I'm presently looking to get HttpComponents to transmit HttpRequests and retrieve the Response. Of all Web addresses this works with no problem, however when I attempt to obtain the Link to a phpBB Forum namely http://www.forum.animenokami.com the customer takes additional time and also the responseEntity consists of passages more often than once producing a damaged html file.

For instance the meta data are contained six occasions. Because so many other Web addresses work I can not evaluate which I'm doing wrong. The Page is working properly in known Browsers, so it's no problem on their own side.

This is actually the code I personally use to transmit and receive.

        URI uri1 = new URI("http://www.forum.animenokami.com");
    HttpGet get = new HttpGet(uri1);
    get.setHeader(new BasicHeader("User-Agent", "Mozilla/5.0 (Windows NT 5.1; rv:6.0) Gecko/20100101 Firefox/6.0"));
    HttpClient httpClient = new DefaultHttpClient();
    HttpResponse response = httpClient.execute(get);
    HttpEntity ent = response.getEntity();
    InputStream is = ent.getContent();
    BufferedInputStream bis = new BufferedInputStream(is);
    byte[] tmp = new byte[2048];
    int l;
    String ret = "";
    while ((l = bis.read(tmp)) != -1){
        ret += new String(tmp);
    }

I think you'll might help me. If you want any longer Information I'll viewed it as quickly as possible.

This code is totally damaged:

String ret = "";
while ((l = bis.read(tmp)) != -1){
    ret += new String(tmp);
}

Three things:

  • This really is transforming the whole buffer right into a string on each iteration, no matter just how much data continues to be read. (I suspect this really is what's really failing inside your situation.)
  • It's while using default platform encoding, that is rarely advisable.
  • It's using string concatenation inside a loop, which results in poor performance.

Fortunately you are able to avoid all this effortlessly using [cde]:

EntityUtils

Which will make use of the appropriate character encoding specified by the response, if any, or ISO-8859-1 otherwise. (There's another overload which enables you to definitely specify which character encoding to make use of when not specified.)

It's worth understanding wrong together with your original code though instead of just changing it using the better code, to ensure that you do not result in the same mistakes in other situations.

It really works fine but things i do not understand is the reason why I begin to see the same text multiple occasions only about this URL.

It will likely be since your client is seeing more incomplete buffers if this reads the socket.
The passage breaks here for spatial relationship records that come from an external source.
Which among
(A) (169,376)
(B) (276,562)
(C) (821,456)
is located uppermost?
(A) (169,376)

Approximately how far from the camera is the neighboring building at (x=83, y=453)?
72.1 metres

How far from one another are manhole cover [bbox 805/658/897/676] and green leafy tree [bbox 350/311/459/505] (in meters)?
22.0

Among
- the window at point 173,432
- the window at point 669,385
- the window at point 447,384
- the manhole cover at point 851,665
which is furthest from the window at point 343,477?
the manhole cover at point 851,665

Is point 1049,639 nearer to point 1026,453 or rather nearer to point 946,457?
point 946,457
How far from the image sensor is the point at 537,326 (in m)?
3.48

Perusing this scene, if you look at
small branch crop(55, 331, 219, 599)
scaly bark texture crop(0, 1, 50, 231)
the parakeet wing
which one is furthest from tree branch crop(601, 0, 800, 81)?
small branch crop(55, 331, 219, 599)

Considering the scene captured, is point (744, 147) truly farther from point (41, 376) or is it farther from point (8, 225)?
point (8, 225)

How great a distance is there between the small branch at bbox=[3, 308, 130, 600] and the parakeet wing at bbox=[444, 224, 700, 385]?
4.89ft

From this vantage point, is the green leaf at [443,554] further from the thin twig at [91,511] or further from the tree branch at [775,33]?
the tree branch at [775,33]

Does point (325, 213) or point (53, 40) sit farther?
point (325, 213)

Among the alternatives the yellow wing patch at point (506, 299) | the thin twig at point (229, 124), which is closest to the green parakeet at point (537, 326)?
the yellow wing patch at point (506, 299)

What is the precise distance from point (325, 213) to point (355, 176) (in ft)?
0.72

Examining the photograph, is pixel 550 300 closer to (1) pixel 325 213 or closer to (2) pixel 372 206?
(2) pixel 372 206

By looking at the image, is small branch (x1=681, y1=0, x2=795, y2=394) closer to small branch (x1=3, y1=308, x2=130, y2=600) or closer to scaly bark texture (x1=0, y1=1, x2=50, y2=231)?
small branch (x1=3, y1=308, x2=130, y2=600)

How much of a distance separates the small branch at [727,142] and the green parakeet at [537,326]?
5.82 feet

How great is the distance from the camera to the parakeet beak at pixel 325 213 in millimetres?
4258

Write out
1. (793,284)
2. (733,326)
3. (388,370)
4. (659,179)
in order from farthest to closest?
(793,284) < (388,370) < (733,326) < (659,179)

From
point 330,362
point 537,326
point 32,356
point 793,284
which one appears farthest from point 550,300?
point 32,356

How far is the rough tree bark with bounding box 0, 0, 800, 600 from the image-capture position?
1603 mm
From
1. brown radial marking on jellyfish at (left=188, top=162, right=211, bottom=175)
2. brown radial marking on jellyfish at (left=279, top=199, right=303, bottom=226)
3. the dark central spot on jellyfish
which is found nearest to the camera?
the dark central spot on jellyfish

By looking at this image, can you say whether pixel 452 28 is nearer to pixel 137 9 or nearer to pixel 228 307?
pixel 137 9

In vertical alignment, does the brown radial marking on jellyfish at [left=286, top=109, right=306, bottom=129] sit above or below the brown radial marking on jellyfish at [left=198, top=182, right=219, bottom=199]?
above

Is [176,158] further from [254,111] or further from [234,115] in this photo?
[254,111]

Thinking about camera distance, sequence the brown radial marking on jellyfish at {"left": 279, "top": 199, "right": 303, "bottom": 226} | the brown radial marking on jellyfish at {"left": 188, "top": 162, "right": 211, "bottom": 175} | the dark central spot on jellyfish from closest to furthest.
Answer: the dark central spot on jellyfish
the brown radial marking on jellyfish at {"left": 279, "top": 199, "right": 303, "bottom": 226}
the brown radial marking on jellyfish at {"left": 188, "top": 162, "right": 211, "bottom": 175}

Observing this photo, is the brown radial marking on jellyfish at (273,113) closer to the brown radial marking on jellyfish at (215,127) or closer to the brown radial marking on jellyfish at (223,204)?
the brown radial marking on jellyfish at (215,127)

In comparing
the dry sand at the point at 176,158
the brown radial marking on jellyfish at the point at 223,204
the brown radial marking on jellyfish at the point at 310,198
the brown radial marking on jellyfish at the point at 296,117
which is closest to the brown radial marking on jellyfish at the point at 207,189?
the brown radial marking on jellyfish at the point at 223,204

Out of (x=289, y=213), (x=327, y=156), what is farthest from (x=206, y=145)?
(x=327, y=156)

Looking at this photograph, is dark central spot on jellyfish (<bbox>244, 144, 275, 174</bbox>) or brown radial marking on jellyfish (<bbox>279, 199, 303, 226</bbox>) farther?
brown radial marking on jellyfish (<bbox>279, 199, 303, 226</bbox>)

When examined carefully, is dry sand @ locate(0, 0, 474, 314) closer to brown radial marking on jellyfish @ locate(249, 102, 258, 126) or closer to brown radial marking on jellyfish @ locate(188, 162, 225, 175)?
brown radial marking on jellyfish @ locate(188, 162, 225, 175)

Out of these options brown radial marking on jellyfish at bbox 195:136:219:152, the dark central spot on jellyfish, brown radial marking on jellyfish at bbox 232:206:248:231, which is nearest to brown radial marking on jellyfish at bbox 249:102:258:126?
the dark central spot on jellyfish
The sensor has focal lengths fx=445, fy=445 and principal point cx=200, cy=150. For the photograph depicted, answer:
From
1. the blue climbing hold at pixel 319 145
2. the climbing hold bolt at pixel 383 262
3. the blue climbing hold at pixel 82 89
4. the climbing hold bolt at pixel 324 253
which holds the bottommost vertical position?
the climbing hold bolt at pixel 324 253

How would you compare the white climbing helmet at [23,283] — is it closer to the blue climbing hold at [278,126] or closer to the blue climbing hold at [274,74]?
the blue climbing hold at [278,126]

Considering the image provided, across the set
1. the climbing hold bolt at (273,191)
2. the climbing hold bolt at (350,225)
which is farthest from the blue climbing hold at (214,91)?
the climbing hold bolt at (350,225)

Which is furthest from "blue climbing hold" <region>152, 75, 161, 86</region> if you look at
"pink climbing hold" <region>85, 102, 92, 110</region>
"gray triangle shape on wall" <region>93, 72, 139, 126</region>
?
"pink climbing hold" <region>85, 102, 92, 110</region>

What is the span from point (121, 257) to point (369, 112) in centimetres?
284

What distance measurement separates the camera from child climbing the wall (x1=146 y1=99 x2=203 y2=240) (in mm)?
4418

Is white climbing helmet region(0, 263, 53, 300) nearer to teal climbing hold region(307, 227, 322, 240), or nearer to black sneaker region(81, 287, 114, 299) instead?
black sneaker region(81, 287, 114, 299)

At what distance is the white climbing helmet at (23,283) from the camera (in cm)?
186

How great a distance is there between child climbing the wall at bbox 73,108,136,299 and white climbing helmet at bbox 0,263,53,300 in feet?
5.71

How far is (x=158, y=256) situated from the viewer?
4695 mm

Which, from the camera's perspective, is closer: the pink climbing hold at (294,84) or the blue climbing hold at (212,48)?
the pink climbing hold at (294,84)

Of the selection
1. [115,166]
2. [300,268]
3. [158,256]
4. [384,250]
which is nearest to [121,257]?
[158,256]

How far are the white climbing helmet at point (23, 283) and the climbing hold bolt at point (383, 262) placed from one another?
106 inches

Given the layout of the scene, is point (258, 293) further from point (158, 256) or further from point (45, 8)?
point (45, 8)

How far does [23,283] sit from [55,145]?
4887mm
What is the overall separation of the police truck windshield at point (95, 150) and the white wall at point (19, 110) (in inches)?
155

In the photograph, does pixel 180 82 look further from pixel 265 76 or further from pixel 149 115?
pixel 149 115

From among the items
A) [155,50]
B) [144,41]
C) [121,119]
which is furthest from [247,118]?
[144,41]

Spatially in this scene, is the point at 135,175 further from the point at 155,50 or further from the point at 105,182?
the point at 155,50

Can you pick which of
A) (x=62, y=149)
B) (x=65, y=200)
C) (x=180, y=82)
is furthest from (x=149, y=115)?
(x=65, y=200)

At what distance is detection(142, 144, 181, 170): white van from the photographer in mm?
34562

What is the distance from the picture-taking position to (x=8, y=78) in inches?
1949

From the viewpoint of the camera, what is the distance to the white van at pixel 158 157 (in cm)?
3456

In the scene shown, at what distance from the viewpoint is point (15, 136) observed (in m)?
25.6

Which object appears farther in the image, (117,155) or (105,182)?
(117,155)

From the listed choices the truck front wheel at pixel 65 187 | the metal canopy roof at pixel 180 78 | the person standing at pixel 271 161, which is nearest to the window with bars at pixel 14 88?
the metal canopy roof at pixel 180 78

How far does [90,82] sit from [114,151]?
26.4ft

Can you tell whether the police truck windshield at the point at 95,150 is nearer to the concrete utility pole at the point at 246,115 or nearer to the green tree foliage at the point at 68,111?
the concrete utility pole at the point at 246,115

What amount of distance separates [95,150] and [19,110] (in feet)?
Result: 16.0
Than might be:

  • because there's a network bandwidth bottleneck on the way in the remote site for your client,
  • since the remote website is doing a bit of unnecessary flushes, or
  • another reason.

The thing is that the client must seriously consider the amount of bytes read in to the buffer through the String text = EntityUtils.toString(ent); call, otherwise it'll finish up placing junk. Network streams particularly are prone not filling the buffer.